Euro 2021 et paris sportifs en ligne : l’overdose du « marketing de la misère »

Selon l’Observatoire des jeux, un joueur sur trois aurait de 18 à 24 ans.

L’euro de foot est à mi-parcours, et l’overdose est déjà là. Voilà des semaines que les sociétés de paris sportifs saturent l’espace médiatique, matraquant de spots les avant-matchs, parrainant les émissions sportives, multipliant les partenariats avec les influenceurs sur les réseaux sociaux… Les budgets publicitaires du secteur ont augmenté de 26 % depuis 2019. Au point de gravement irriter ceux qui, jusqu’alors, étaient la cible principale et passive de leurs campagnes, les jeunes des quartiers, de plus en plus conscients d’être visés, puis essorés par les bookmakeurs.

« Le ciblage communautaire, comme en témoigne le champ sémantique de leurs campagnes, est délibéré, structuré. Ils visent des joueurs précaires, dans des zones reléguées. » Marwan Muhammad, statisticien et militant associatif

Animateur, entre autres, sur Clique TV avec Mouloud Achour, Sébastien Abdelhamid, 221 000 abonnés sur Twitter, a été l’un des premiers a dénoncer les risques d’addiction favorisés par ce « marketing de la misère ». « L’esthétique, les codes, les figures qui les portent sont censés s’adresser à la banlieue, et il faut reconnaître que c’est très bien fait », concède-t-il.

Il suffit de descendre dans le métro ou d’allumer la télé pour s’en convaincre : la campagne de Betclic (« Bascule dans le game », avec l’humoriste Thomas NGijol et les rappeurs Fianso et Dinos, ou le hashtag #Betclickhalass, – khalass signifie « paie » en arabe du Maghreb), celle de Winamax (« Tout pour la daronne », la punchline du Marseillais Mohamed Henni…), celles de Parions sport (du groupe FDJ, qui met en scène des familles et des jeunes essentiellement noirs et arabes) et Unibet (« Bascule en mode Euro », avec les joueurs du PSG Neymar, Mbappé, Marquinhos, Cavani et Kimpembe) visent ostensiblement la jeunesse de banlieue.
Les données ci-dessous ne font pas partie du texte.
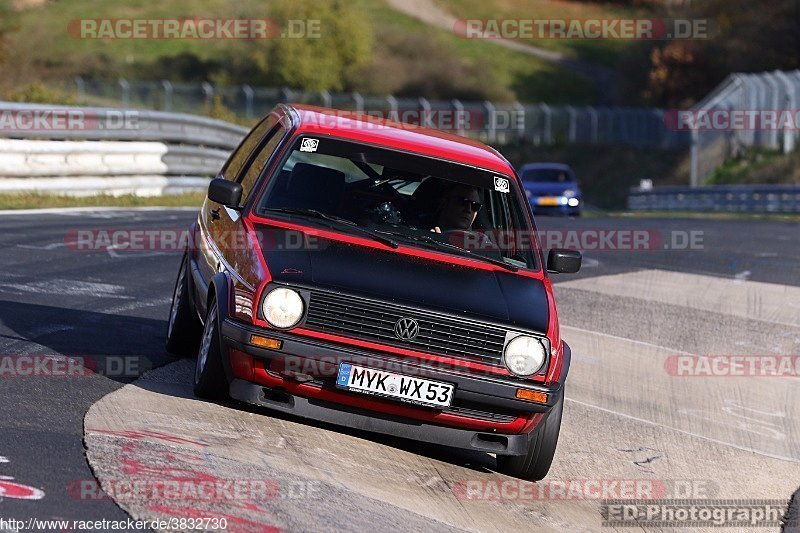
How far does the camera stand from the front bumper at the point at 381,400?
670cm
Si elle « constate le matraquage publicitaire », la porte-parole de l’Autorité nationale des jeux (ANJ), organisme indépendant de régulation, estime étrangement qu’« aucune de ces publicités ne tombe sous le coup de la loi », quand bien même elles enfreignent toutes ou presque les différentes dispositions prévues par le décret du 4 novembre 2020 relatif aux modalités de régulation de l’Autorité nationale des jeux…

Face à cette déferlante, Marwan Muhammad, statisticien et militant associatif, ancien directeur du Collectif contre l’islamophobie en France, association qui a été depuis dissoute par le gouvernement, a posté ces derniers jours une série de tweets pour alerter les joueurs. « Le ciblage communautaire, comme en témoigne le champ sémantique de leurs campagnes, est délibéré, structuré. Ils visent des joueurs précaires, dans des zones reléguées », juge celui qui, lorsqu’il était étudiant en mathématiques financières, avait consacré son mémoire de fin d’études aux probabilités.